VS 2010/2012 users: You can use the property sheet technique for the Windows 8.1 SDK that was described in this Visual C++ Team blog post originally for VS 2010+Windows 8.0 SDK. For VS 2010, just change the part of the paths with “8.0”/”win8″ to “8.1”/”winv6.3″ but otherwise use all those instructions. For VS 2012, you can simplify all the paths to just add the 8.1 paths before the existing value for each variable. The updated .props are attached to this blog post. This should only be used for Win32 desktop application development. Windows Store apps should use VS 2013 with the Windows 8.1 SDK. Note you cannot target Windows XP with the Windows 8.1 SDK.
The VS team’s instructions omit including the “include\winrt” directory under the assumption that those are for Windows Store apps only, but that’s not strictly true. At a minimum, having access to #include <wrl/client.h> provides you the extremely useful Microsoft::WRL::ComPtr smart-pointer that works perfectly fine in Win32 desktop apps and down-level systems.

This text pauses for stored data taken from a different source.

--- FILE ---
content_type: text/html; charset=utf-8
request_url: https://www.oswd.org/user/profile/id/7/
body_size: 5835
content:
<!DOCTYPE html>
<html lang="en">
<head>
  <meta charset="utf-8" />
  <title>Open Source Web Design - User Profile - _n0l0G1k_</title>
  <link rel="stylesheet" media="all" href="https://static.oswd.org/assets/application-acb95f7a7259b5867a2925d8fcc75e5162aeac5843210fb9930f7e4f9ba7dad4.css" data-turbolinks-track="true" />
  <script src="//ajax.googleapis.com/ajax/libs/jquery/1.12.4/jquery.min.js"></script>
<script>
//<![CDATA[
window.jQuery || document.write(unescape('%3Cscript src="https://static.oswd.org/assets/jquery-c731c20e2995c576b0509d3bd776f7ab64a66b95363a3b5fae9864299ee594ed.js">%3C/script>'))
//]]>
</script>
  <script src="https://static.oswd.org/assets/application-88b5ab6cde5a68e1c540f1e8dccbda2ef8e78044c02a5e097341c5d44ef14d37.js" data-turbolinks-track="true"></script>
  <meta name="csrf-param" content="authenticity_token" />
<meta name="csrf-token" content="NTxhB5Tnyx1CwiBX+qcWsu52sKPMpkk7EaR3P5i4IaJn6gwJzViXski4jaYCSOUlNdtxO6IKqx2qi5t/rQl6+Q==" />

Windows Store app developers: Remember if writing Windows Store apps for Windows 8.1, you must use the VS 2013 toolset, the Windows 8.1 SDK, and the Windows 8.1 OS. You can optionally install the VS 2012 toolset and Windows 8.0 SDK as part of your VS 2013 setup (called “Tools for Maintaining Store apps for Windows 8” in the optional features list) to maintain Windows Store apps for Windows 8.0. You cannot install VS 2013 on the Windows 8.0 OS to build Windows Store apps for Windows 8.1. None of these restrictions apply to Win32 desktop development.
Update: Refreshed the attached .props with some fixes on October 21, 2013. There are new releases of DirectXTex, DirectXTK, Effects 11, and DXUT for Direct3D 11 with support for VS 2013 / Windows 8.1 SDK available as well.